Problem to work on:
Identify each line in the records below that contains the word "table", and copy every such line.

Task input:
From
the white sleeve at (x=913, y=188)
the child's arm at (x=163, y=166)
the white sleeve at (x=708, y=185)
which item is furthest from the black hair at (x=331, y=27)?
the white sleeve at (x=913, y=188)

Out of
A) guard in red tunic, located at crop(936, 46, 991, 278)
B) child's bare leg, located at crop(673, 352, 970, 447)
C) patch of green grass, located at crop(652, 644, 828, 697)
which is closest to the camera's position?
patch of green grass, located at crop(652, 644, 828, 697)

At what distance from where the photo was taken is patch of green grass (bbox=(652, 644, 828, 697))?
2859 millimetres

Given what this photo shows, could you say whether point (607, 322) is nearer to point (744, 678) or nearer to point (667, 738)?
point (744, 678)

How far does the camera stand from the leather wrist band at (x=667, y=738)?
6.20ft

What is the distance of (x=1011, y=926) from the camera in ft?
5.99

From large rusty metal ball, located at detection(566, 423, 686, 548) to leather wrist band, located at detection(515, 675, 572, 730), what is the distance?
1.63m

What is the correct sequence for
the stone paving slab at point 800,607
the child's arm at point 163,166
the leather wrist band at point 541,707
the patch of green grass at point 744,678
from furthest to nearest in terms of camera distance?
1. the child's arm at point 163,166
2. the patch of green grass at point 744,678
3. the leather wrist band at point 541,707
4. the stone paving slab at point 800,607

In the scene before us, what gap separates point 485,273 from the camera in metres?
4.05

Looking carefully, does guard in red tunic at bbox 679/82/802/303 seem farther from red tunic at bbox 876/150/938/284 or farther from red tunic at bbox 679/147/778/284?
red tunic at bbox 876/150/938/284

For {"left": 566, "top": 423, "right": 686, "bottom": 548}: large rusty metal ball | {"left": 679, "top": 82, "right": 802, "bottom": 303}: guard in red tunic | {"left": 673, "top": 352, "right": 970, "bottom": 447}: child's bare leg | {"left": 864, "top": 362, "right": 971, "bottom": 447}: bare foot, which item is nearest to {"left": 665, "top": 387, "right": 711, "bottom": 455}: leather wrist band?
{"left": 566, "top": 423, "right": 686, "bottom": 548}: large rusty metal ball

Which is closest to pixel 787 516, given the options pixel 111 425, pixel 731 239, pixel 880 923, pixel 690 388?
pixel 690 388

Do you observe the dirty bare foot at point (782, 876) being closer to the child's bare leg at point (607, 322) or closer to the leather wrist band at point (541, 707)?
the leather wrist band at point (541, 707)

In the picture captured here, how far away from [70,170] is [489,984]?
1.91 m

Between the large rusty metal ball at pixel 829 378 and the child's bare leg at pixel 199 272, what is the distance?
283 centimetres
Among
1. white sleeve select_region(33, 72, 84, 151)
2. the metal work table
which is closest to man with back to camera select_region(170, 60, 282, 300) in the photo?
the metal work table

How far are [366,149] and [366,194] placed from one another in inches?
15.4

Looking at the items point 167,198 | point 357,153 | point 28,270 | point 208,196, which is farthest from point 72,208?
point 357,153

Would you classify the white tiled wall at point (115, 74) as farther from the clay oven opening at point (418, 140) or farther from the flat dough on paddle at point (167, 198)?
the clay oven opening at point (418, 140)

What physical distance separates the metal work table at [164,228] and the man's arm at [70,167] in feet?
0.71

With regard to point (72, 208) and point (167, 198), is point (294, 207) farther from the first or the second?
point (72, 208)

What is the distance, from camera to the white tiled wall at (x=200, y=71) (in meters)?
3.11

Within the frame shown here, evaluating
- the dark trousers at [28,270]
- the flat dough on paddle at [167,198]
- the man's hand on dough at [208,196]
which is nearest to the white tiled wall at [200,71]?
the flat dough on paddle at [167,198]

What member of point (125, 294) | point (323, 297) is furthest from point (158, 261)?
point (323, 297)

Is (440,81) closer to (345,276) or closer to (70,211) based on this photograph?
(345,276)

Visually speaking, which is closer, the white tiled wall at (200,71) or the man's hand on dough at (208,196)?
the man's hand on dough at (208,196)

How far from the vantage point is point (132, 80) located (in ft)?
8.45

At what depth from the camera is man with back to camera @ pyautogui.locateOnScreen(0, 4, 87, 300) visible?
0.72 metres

---

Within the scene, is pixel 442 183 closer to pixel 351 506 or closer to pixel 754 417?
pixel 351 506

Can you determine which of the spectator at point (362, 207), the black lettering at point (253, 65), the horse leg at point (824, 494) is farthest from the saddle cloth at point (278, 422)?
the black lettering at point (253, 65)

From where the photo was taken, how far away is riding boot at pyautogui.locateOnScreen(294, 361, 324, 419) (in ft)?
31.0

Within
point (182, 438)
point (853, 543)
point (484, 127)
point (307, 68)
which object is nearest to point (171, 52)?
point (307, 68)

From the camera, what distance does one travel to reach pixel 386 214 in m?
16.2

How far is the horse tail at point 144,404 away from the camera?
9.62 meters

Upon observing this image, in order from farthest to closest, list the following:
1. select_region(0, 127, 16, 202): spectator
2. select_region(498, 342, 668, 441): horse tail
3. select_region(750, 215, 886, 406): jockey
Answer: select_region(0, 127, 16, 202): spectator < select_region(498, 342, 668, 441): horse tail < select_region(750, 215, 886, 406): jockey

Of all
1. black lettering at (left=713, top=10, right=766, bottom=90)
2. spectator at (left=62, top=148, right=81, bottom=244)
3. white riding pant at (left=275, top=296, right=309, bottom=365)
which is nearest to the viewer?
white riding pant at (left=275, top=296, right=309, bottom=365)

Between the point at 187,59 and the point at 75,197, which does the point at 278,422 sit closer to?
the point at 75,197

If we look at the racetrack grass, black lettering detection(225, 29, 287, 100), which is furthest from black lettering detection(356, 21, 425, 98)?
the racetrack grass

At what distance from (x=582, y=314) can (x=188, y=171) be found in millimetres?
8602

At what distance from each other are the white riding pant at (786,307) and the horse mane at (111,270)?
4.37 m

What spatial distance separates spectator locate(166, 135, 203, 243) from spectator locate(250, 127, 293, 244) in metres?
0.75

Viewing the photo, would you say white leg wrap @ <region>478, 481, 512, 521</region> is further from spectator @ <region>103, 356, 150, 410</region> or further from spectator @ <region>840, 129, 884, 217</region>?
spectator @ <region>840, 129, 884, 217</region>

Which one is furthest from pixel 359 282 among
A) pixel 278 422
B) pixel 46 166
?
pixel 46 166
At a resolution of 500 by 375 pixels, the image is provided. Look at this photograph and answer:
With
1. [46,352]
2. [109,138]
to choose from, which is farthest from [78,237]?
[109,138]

Solved exercise:
2. the metal work table
the metal work table
What physical distance separates the metal work table at [164,228] and the man's arm at [70,167] in feet?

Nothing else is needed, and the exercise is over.